The theme of International Women’s Day this year is 'break the bias': we're asked to imagine a gender-equal world that is diverse, equitable and inclusive.
But what does this mean in the context of HIV and sexual health in the UK?
It’s been four years since we released our report with Sophia Forum focused on the experiences of women affected by HIV. We titled the report Women and HIV: Invisible No Longer. But are women now visible? Have the lives of women living with HIV changed? Are HIV prevention efforts now centring women and meeting our needs?
The honest answer? No. Things haven’t drastically changed. In too many instances women are still not considered or our needs are an afterthought.
A quarter of people newly diagnosed with HIV and a third of people living with HIV in England in 2020 were women. Women are more likely to leave a sexual health clinic without being offered an HIV test, with Black women in particular most impacted by this. In 2019, over one-third of Black women of African heritage missed out on an HIV test in a sexual health clinic in England.
Progress is being made in reducing rates of HIV among men – especially among gay and bisexual men - but that same pace of change is not happening for women. In particular, women aged 50 years and older had seen a 16% increase in diagnoses in the three years prior to the COVID-19 pandemic.
Women are still not always seeing themselves represented in wider messaging about HIV and HIV prevention. Take PrEP as a key example of this. Despite it being essential in helping to reduce HIV transmissions, women at higher risk of HIV are still totally unaware of PrEP – let alone able to access it.
The situation for the 28,900 women living with HIV in England is still far from ideal. Many women still don’t have the tailored support they need – from menopause to reproductive health. And women are still being underrepresented in HIV research and trials that form the evidential basis for so many of our HIV interventions.
The same can be said for broader sexual and reproductive health. Just two weeks ago, the UK Government in England announced it would end telemedical abortion care in six months’ time – an intervention that is supported by women and doctors alike and has revolutionised the ability of women and other people who need abortion services to access quick, safe and convenient care.
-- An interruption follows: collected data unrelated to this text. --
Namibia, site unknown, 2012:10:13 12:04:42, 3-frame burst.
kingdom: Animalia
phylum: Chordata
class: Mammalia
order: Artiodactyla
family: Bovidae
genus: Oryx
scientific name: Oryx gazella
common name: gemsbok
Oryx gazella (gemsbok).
We have a new policy in England that puts the burden of chlamydia on women, with men no longer encouraged to access testing. We know that some women face increased vulnerabilities in their sexual health. Young women consistently have the highest diagnoses rates of chlamydia and Black women of Caribbean heritage also experience the highest diagnoses rates of gonorrhoea and trichomoniasis.
Members of the migrant community, particularly those without secure immigration status may be put off from accessing sexual and reproductive health services because of the constant fear of the NHS sharing migrant data with the Home Office. This impacts some of the most vulnerable women in society such as pregnant women, victims of trafficking and domestic violence and women living with HIV.
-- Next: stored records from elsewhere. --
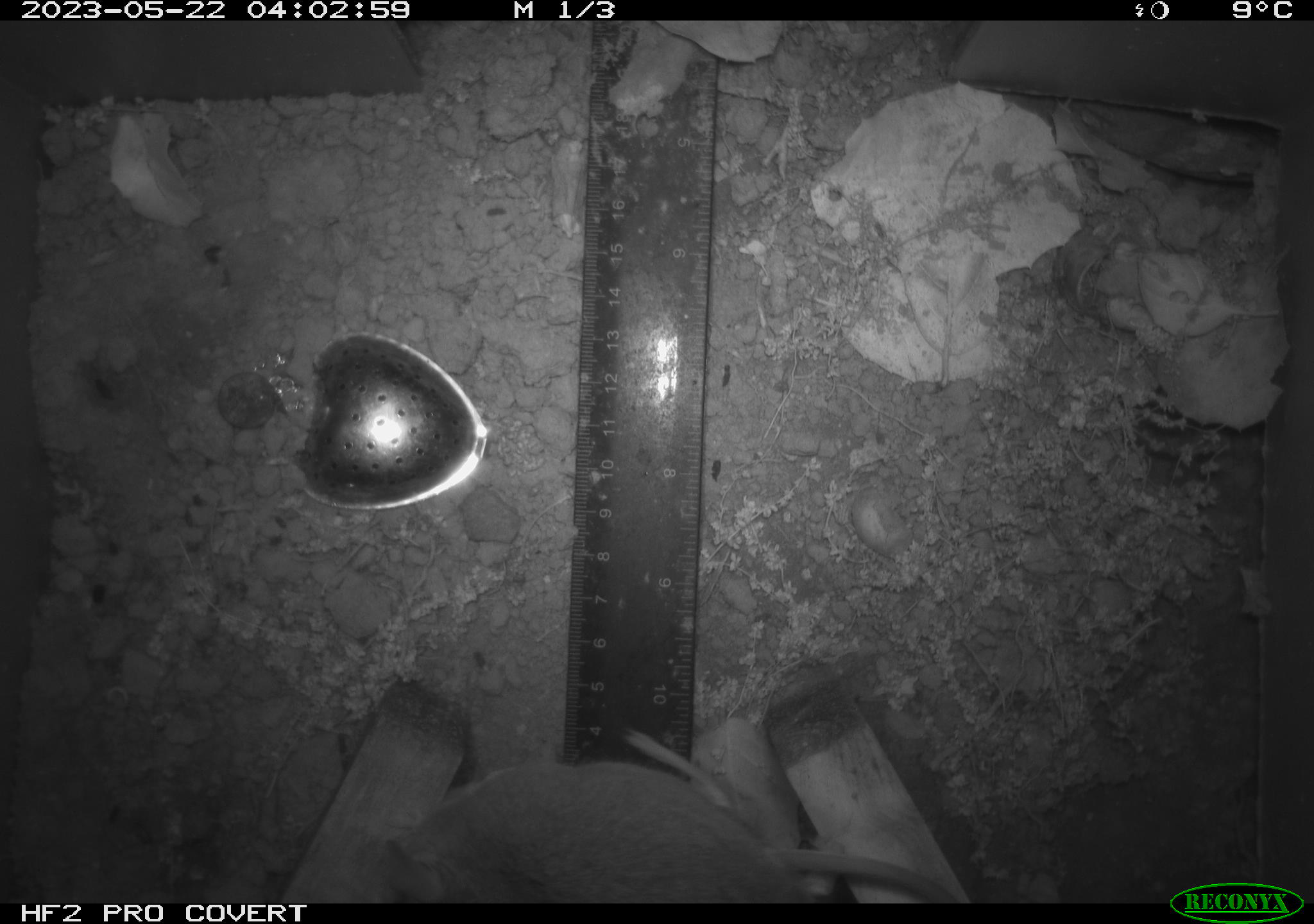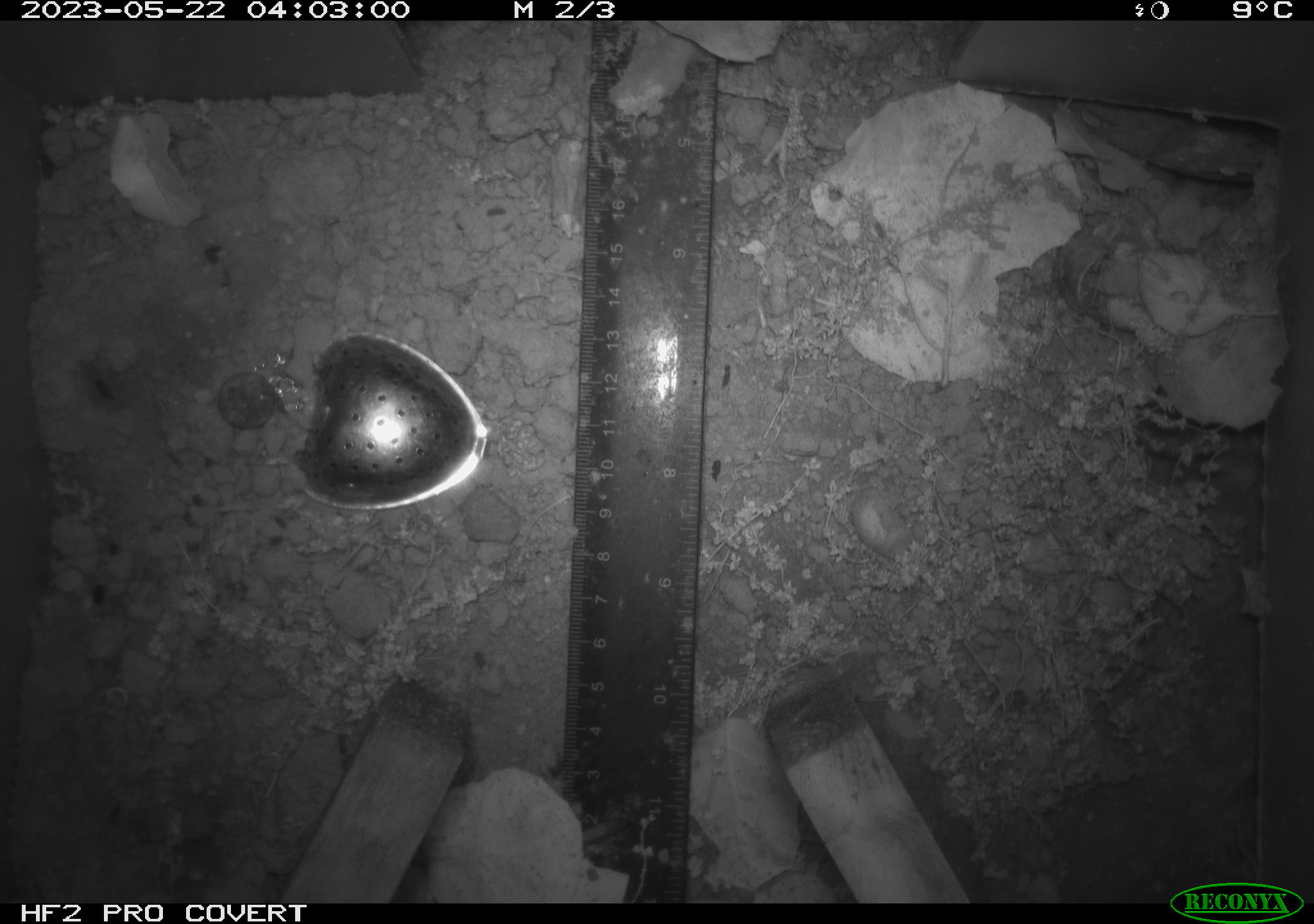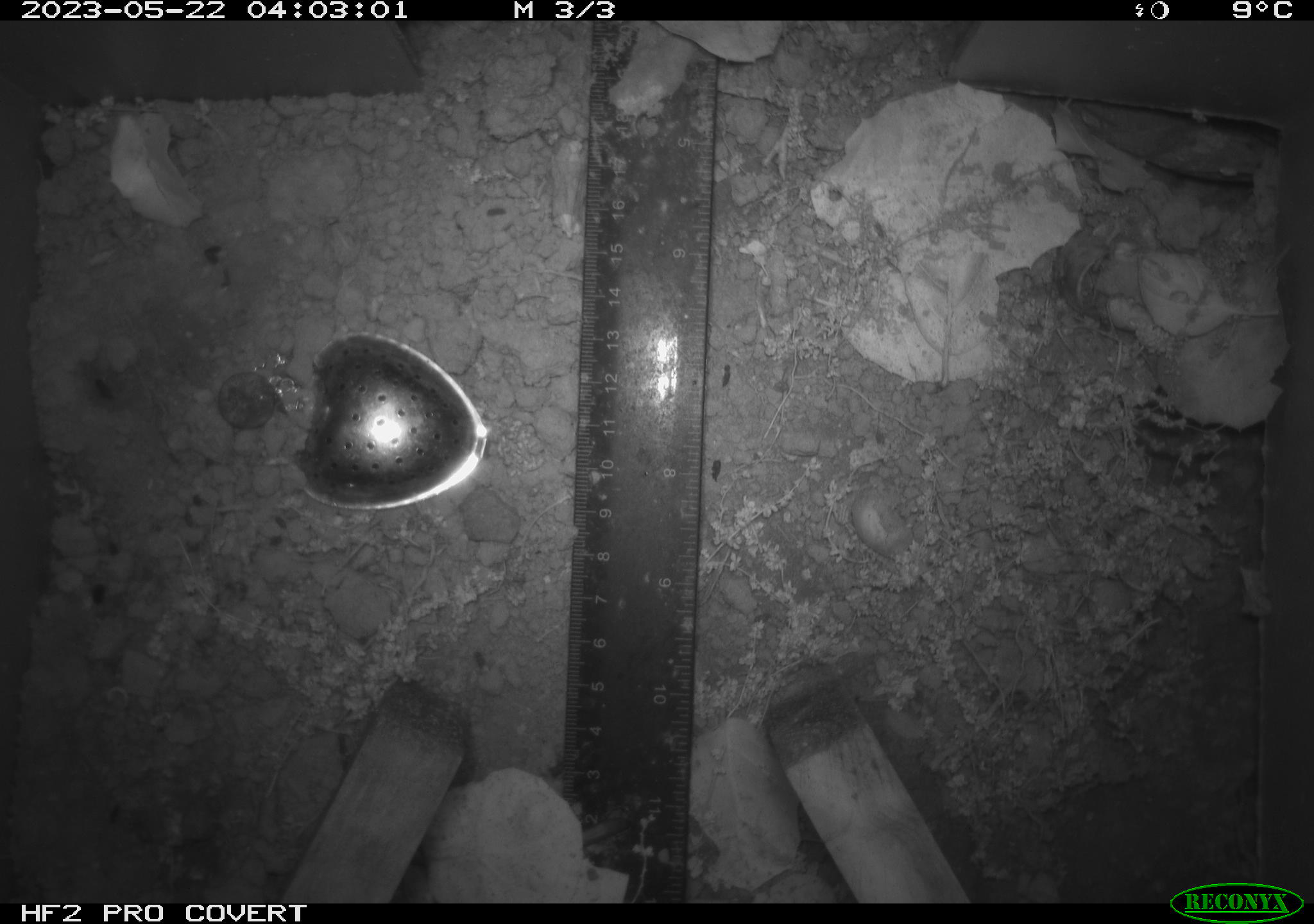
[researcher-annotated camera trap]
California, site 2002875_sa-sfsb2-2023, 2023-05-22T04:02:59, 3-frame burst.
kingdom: Animalia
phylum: Chordata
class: Mammalia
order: Rodentia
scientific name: Rodentia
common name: mouse species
Mouse species (Rodentia).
And this isn’t just about cis women. Trans women are even more impacted with the intersection of transphobia and sexism increasing the inequality this community faces and further underlining the immense gap in the HIV and sexual health needs of this community that are not being met.
And so what is the answer?
At the national level the needs of women need to be front and centre in strategy and policy. An opportunity was missed in this regard in the England national HIV Action Plan. The same mistake must not be made with the national HIV plans currently being drafted in Wales and Scotland. In England, the much delayed sexual and reproductive health strategy and the women’s health strategy must set out a human based approach to tackle the inequalities that women – all women – experience.
In England, the vast changes being made to the health system must work for women. New 'integrated care systems' have the potential to deliver more integrated models of sexual and reproductive health plus better choices for women. They also offer an opportunity to truly co-produce sexual and reproductive health services and instil more collaborative working between statutory organisation and voluntary sector organisations for the benefit of women’s health.
We wanted to end on a positive note. To acknowledge the amazing women doing amazing things to push for positive change – from the activism of Sophia Forum led by Sophie Strachan, to the pioneering sexual health and HIV researchers – Sheema Tariq and Bakita Kasadha, to the passionate frontline workers including Michelle Ross, Laura Waters, Shamiso Zhanje and Insha Shapribhan. Thank you to all women and our allies who are fighting for change.
This International Women’s Day we are strengthened in our resolve to ensure that women are invisible no longer.
Glenda Bonde is Terrence Higgins Trust's Director of Equity, Diversity and Inclusion. Debbie Laycock is Head of Policy and Public Affairs.